Alloys that are unregistered face a similar host of problems, but for them at least, a glimmer of hope may exist: depending on presentation, if one can 'get away' with posing as the full blooded race of either parent, they may sneak under the knife's edge and have themselves registered as a normal citizen later in life. Remaining unregistered is itself a crime, one which is partially waived if an Alloy comes forward willingly before eighteen but which is treated as worthy of execution if they do not. There is a small underground market for permanent alterations: tail docks, ear cuts, limb or fur removal, pedicle burnouts, deliberate scarring of the cornea to trade blurry vision for erasing the identifying hallmark of slit eyes… these surgeries are shoddy and risky, and few can afford them anyway. The very best and most realistic thing an Alloy can hope for is simply to be 1. unregistered, 2. not visibly of mixed descent, and 3. to scrape out some semblance of stability or a decent living in any way they possibly can, and make it past their late forties.
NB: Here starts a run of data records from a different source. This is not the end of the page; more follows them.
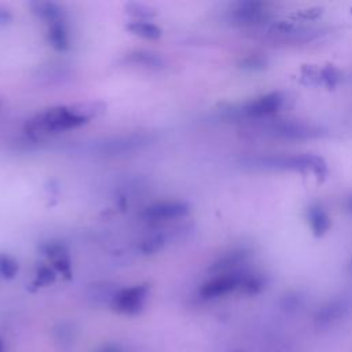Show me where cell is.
<instances>
[{
	"instance_id": "obj_1",
	"label": "cell",
	"mask_w": 352,
	"mask_h": 352,
	"mask_svg": "<svg viewBox=\"0 0 352 352\" xmlns=\"http://www.w3.org/2000/svg\"><path fill=\"white\" fill-rule=\"evenodd\" d=\"M88 120L89 117L81 110L67 106H56L37 114L30 121L29 129L32 132L56 133L78 128L87 124Z\"/></svg>"
},
{
	"instance_id": "obj_2",
	"label": "cell",
	"mask_w": 352,
	"mask_h": 352,
	"mask_svg": "<svg viewBox=\"0 0 352 352\" xmlns=\"http://www.w3.org/2000/svg\"><path fill=\"white\" fill-rule=\"evenodd\" d=\"M188 213V205L177 199L158 201L146 206L140 212V217L146 221H169L184 217Z\"/></svg>"
},
{
	"instance_id": "obj_3",
	"label": "cell",
	"mask_w": 352,
	"mask_h": 352,
	"mask_svg": "<svg viewBox=\"0 0 352 352\" xmlns=\"http://www.w3.org/2000/svg\"><path fill=\"white\" fill-rule=\"evenodd\" d=\"M148 293V287L146 285H135L131 287H125L114 294L113 297V308L125 315L138 314L146 301Z\"/></svg>"
},
{
	"instance_id": "obj_4",
	"label": "cell",
	"mask_w": 352,
	"mask_h": 352,
	"mask_svg": "<svg viewBox=\"0 0 352 352\" xmlns=\"http://www.w3.org/2000/svg\"><path fill=\"white\" fill-rule=\"evenodd\" d=\"M282 104H283V95L280 92H270L249 100L243 106L242 113L253 118L265 117L275 113Z\"/></svg>"
},
{
	"instance_id": "obj_5",
	"label": "cell",
	"mask_w": 352,
	"mask_h": 352,
	"mask_svg": "<svg viewBox=\"0 0 352 352\" xmlns=\"http://www.w3.org/2000/svg\"><path fill=\"white\" fill-rule=\"evenodd\" d=\"M267 7L260 1H241L231 11V18L236 23L256 25L267 18Z\"/></svg>"
},
{
	"instance_id": "obj_6",
	"label": "cell",
	"mask_w": 352,
	"mask_h": 352,
	"mask_svg": "<svg viewBox=\"0 0 352 352\" xmlns=\"http://www.w3.org/2000/svg\"><path fill=\"white\" fill-rule=\"evenodd\" d=\"M241 283L238 274H221L201 287V296L205 298L219 297L230 293Z\"/></svg>"
},
{
	"instance_id": "obj_7",
	"label": "cell",
	"mask_w": 352,
	"mask_h": 352,
	"mask_svg": "<svg viewBox=\"0 0 352 352\" xmlns=\"http://www.w3.org/2000/svg\"><path fill=\"white\" fill-rule=\"evenodd\" d=\"M44 253L52 258V264L56 268V271H59L63 275H69L70 274V260L67 256L66 249L59 245V243H48L44 248Z\"/></svg>"
},
{
	"instance_id": "obj_8",
	"label": "cell",
	"mask_w": 352,
	"mask_h": 352,
	"mask_svg": "<svg viewBox=\"0 0 352 352\" xmlns=\"http://www.w3.org/2000/svg\"><path fill=\"white\" fill-rule=\"evenodd\" d=\"M126 62L142 66V67H147V69H161L164 66V59L158 54L151 51H144V50H139L128 54Z\"/></svg>"
},
{
	"instance_id": "obj_9",
	"label": "cell",
	"mask_w": 352,
	"mask_h": 352,
	"mask_svg": "<svg viewBox=\"0 0 352 352\" xmlns=\"http://www.w3.org/2000/svg\"><path fill=\"white\" fill-rule=\"evenodd\" d=\"M144 143H146V140L142 136H128V138H120V139H114L111 142L103 143L102 150L106 153H110V154L125 153V151L133 150Z\"/></svg>"
},
{
	"instance_id": "obj_10",
	"label": "cell",
	"mask_w": 352,
	"mask_h": 352,
	"mask_svg": "<svg viewBox=\"0 0 352 352\" xmlns=\"http://www.w3.org/2000/svg\"><path fill=\"white\" fill-rule=\"evenodd\" d=\"M126 29L131 33L147 40H155V38H160L161 36V29L155 23L144 19H136L129 22L126 25Z\"/></svg>"
},
{
	"instance_id": "obj_11",
	"label": "cell",
	"mask_w": 352,
	"mask_h": 352,
	"mask_svg": "<svg viewBox=\"0 0 352 352\" xmlns=\"http://www.w3.org/2000/svg\"><path fill=\"white\" fill-rule=\"evenodd\" d=\"M48 41L56 50H66L69 47V34L60 21L50 23Z\"/></svg>"
},
{
	"instance_id": "obj_12",
	"label": "cell",
	"mask_w": 352,
	"mask_h": 352,
	"mask_svg": "<svg viewBox=\"0 0 352 352\" xmlns=\"http://www.w3.org/2000/svg\"><path fill=\"white\" fill-rule=\"evenodd\" d=\"M33 11L41 16L43 19H45L48 23L51 22H56L60 19V8L51 1H36L32 4Z\"/></svg>"
},
{
	"instance_id": "obj_13",
	"label": "cell",
	"mask_w": 352,
	"mask_h": 352,
	"mask_svg": "<svg viewBox=\"0 0 352 352\" xmlns=\"http://www.w3.org/2000/svg\"><path fill=\"white\" fill-rule=\"evenodd\" d=\"M308 220H309V224L312 227V230L316 232V234H322L324 232L327 228H329V217L326 214V212L318 206L315 208H311L309 212H308Z\"/></svg>"
},
{
	"instance_id": "obj_14",
	"label": "cell",
	"mask_w": 352,
	"mask_h": 352,
	"mask_svg": "<svg viewBox=\"0 0 352 352\" xmlns=\"http://www.w3.org/2000/svg\"><path fill=\"white\" fill-rule=\"evenodd\" d=\"M18 272L16 261L8 254H0V275L6 279H12Z\"/></svg>"
},
{
	"instance_id": "obj_15",
	"label": "cell",
	"mask_w": 352,
	"mask_h": 352,
	"mask_svg": "<svg viewBox=\"0 0 352 352\" xmlns=\"http://www.w3.org/2000/svg\"><path fill=\"white\" fill-rule=\"evenodd\" d=\"M165 242H166V238L164 234H154L143 241L142 252L143 253H155L162 249Z\"/></svg>"
},
{
	"instance_id": "obj_16",
	"label": "cell",
	"mask_w": 352,
	"mask_h": 352,
	"mask_svg": "<svg viewBox=\"0 0 352 352\" xmlns=\"http://www.w3.org/2000/svg\"><path fill=\"white\" fill-rule=\"evenodd\" d=\"M55 275H54V271L50 270L48 267H41L37 274H36V283L43 286V285H48L54 280Z\"/></svg>"
},
{
	"instance_id": "obj_17",
	"label": "cell",
	"mask_w": 352,
	"mask_h": 352,
	"mask_svg": "<svg viewBox=\"0 0 352 352\" xmlns=\"http://www.w3.org/2000/svg\"><path fill=\"white\" fill-rule=\"evenodd\" d=\"M96 352H125V351L118 345H104L100 349H98Z\"/></svg>"
},
{
	"instance_id": "obj_18",
	"label": "cell",
	"mask_w": 352,
	"mask_h": 352,
	"mask_svg": "<svg viewBox=\"0 0 352 352\" xmlns=\"http://www.w3.org/2000/svg\"><path fill=\"white\" fill-rule=\"evenodd\" d=\"M10 18V12L4 8H0V22H7Z\"/></svg>"
},
{
	"instance_id": "obj_19",
	"label": "cell",
	"mask_w": 352,
	"mask_h": 352,
	"mask_svg": "<svg viewBox=\"0 0 352 352\" xmlns=\"http://www.w3.org/2000/svg\"><path fill=\"white\" fill-rule=\"evenodd\" d=\"M0 352H4V344H3L1 338H0Z\"/></svg>"
}]
</instances>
There is a level of intersectionality and shared misery among Alloys and the Multin, as both classes suffer from the Blood Mandate albeit to different degrees. Where sympathetic minds can be found among the Multin, so too can hostile ones that blame Alloys for catching them up as collateral damage. The general populace of Leifr ranges from being dismissive of Alloys to unaware of just how many lurk and suffer in their midst, to actively persecuting them, to discreetly— or overtly— offering assistance and defending their existences (however ineffective such a thing may ultimately be, given the power structure of an immovable, implacable monarchy.) Much support for Alloys comes from the same place the antagonism does: Pittance. A stubbornly surviving branch of Arlian (the original iteration of Pittance), Behemism is seen by many Alloys as something to cling to to try and justify themselves. It tells them they are already Whole, because Be seeks only the harmony and growth of one's inner self. The Lovian denomination however— the current primary religion of the country, made by the Kerim's twisting of Arlian for centuries— instead condemns them for their mixed blood, claiming that a person of two mismatching halves can intrinsically never be Whole.
For Alloys, most days are a struggle, and the odds are stacked against them in such a way that giving up is generally the path of least resistance.